Entry Load (Abolished) & Exit Load — Impact on Returns
A load is a charge levied by a mutual fund scheme on investors at the time of entry (subscription) or exit (redemption). Entry load was a fee charged when an in...
Entry Load (Abolished) & Exit Load — Impact on Returns
A load is a charge levied by a mutual fund scheme on investors at the time of entry (subscription) or exit (redemption). Entry load was a fee charged when an investor purchased units of a mutual fund, typically 2.00% to 2.25%, which was deducted from the investment amount. SEBI abolished entry load effective August 1, 2009, to make mutual fund investments more transparent and cost-effective. Exit load is a fee charged when an investor redeems (sells) units before a specified holding period, designed to discourage premature withdrawals and protect long-term investors. Exit load collected goes back to the scheme (credited to the fund's NAV), not to the AMC.

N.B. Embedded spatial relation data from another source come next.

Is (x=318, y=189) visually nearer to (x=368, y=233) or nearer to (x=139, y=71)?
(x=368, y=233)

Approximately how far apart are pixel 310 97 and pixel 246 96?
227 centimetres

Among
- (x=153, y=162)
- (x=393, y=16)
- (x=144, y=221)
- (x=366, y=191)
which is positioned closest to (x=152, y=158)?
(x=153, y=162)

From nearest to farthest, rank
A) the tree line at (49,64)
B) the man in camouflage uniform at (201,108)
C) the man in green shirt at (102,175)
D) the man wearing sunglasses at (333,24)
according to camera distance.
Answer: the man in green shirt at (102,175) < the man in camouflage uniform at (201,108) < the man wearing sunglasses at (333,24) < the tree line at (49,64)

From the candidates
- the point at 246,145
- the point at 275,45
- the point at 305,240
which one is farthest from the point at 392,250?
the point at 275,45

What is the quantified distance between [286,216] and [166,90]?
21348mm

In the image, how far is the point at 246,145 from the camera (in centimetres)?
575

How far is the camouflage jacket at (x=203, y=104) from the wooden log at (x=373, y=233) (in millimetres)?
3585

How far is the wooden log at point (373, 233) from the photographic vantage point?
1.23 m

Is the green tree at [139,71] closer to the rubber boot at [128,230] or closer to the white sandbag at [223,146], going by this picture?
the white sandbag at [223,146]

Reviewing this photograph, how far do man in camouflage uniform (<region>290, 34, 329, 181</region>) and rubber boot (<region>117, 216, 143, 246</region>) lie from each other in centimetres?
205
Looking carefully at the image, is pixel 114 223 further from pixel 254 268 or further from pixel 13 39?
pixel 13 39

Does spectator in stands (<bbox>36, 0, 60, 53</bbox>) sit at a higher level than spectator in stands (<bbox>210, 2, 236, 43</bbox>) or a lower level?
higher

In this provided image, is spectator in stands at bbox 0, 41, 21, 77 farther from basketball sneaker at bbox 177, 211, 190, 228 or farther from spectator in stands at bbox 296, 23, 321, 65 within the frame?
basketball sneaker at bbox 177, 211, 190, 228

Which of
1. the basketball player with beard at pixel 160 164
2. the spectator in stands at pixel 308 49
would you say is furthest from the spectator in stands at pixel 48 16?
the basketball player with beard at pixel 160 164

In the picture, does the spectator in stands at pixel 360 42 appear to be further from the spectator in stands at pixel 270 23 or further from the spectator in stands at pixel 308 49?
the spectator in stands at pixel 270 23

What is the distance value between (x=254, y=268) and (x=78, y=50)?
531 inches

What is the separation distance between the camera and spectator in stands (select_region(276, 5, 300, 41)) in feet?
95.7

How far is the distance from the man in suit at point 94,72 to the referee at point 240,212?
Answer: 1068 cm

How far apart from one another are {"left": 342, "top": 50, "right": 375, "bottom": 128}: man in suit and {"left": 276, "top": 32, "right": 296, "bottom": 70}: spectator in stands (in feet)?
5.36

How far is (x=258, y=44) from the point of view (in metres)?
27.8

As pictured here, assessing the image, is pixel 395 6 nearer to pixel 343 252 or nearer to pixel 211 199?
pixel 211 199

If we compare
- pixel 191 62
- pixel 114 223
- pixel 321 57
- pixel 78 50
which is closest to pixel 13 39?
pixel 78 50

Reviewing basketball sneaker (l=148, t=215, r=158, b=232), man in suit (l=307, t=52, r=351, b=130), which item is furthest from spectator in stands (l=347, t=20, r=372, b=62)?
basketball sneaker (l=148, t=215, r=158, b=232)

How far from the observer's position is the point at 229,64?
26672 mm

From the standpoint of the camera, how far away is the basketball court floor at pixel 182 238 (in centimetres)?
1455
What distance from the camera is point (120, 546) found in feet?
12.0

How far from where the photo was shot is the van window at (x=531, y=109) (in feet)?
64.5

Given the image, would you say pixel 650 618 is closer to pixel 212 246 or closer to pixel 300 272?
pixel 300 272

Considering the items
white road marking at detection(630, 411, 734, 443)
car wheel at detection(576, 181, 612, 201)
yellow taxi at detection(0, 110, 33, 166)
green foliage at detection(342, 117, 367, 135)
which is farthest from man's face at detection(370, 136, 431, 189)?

Understanding the full history of loads is important because NISM frequently tests entry load abolition. Before August 2009, when an investor put ₹1 lakh in a mutual fund with 2.25% entry load, only ₹97,750 was actually invested — ₹2,250 went as entry load (which was mostly used to pay distributor upfront commission). This meant the investor was already at a loss on day one. SEBI abolished this under then-Chairman C.B. Bhave, arguing that investors should not bear the cost of distribution. After abolition, 100% of the invested amount gets invested. Distributors now earn through trail commission built into BER instead of upfront commission. Exit load still exists and serves an important purpose — it discourages short-term trading in schemes designed for long-term investing. The most common exit load is 1% if equity fund units are redeemed within one year of purchase. For example, if an investor puts ₹1 lakh and redeems within 12 months when the value is ₹1.10 lakhs, the exit load is 1% on ₹1.10 lakhs = ₹1,100. The redemption proceeds become ₹1,08,900. The key point for the exam: exit load goes back to the scheme, not to the AMC. This means the remaining investors in the fund actually benefit when someone pays exit load. Note: Under the SEBI 2026 regulations, the additional 5 basis points TER allowance previously permitted for schemes with exit load has been removed.
A Practical Example
Case Study: Anita, a 38-year-old doctor in Chennai, invested ₹3 lakhs in an equity mutual fund on March 15, 2024. The scheme had an exit load of 1% if redeemed within 1 year. On November 20, 2024 (8 months later), she needed ₹2 lakhs urgently for her clinic renovation. Her investment had grown to ₹3.30 lakhs.
She redeemed ₹2 lakhs worth of units:
• Exit load = 1% of ₹2,00,000 = ₹2,000
• Net redemption amount = ₹2,00,000 - ₹2,000 = ₹1,98,000
• The ₹2,000 exit load went back to the fund (not to the AMC), slightly boosting NAV for remaining investors
Had Anita waited until March 16, 2025 (after completing 1 year), there would have been zero exit load. A good distributor would have advised her to explore a loan against mutual funds or redeem from a liquid fund instead to avoid this ₹2,000 charge.
What Makes This Important
Mathematical Formula
Redemption Proceeds = (Redemption Value) - (Redemption Value x Exit Load %)
Step-by-Step Calculation
Scenario: Vikram invested ₹5,00,000 in an equity fund on January 10, 2024, at NAV of ₹50. Units allotted = ₹5,00,000 / ₹50 = 10,000 units Case 1 — Redemption within 1 year (October 15, 2024): Current NAV = ₹56 Redemption value = 10,000 x ₹56 = ₹5,60,000 Exit load = 1% of ₹5,60,000 = ₹5,600 Net redemption amount = ₹5,60,000 - ₹5,600 = ₹5,54,400 Effective return = (₹5,54,400 - ₹5,00,000) / ₹5,00,000 = 10.88% (in ~9 months) Case 2 — Redemption after 1 year (February 15, 2025): Current NAV = ₹58 Redemption value = 10,000 x ₹58 = ₹5,80,000 Exit load = 0% (holding period > 1 year) Net redemption amount = ₹5,80,000 Effective return = (₹5,80,000 - ₹5,00,000) / ₹5,00,000 = 16.00% (in ~13 months) The ₹5,600 exit load in Case 1 went back to the scheme, benefiting remaining unitholders.
Frequently Asked Questions
SEBI abolished entry load in August 2009 to protect investor interests. The entry load was primarily used to pay upfront commissions to distributors, which meant investors were losing 2-2.25% of their investment on day one. SEBI determined that the cost of distribution should not be borne by investors upfront. Post-abolition, distributors earn through trail commission built into the BER (Base Expense Ratio) component of TER, which aligns their interest with long-term investor wealth creation.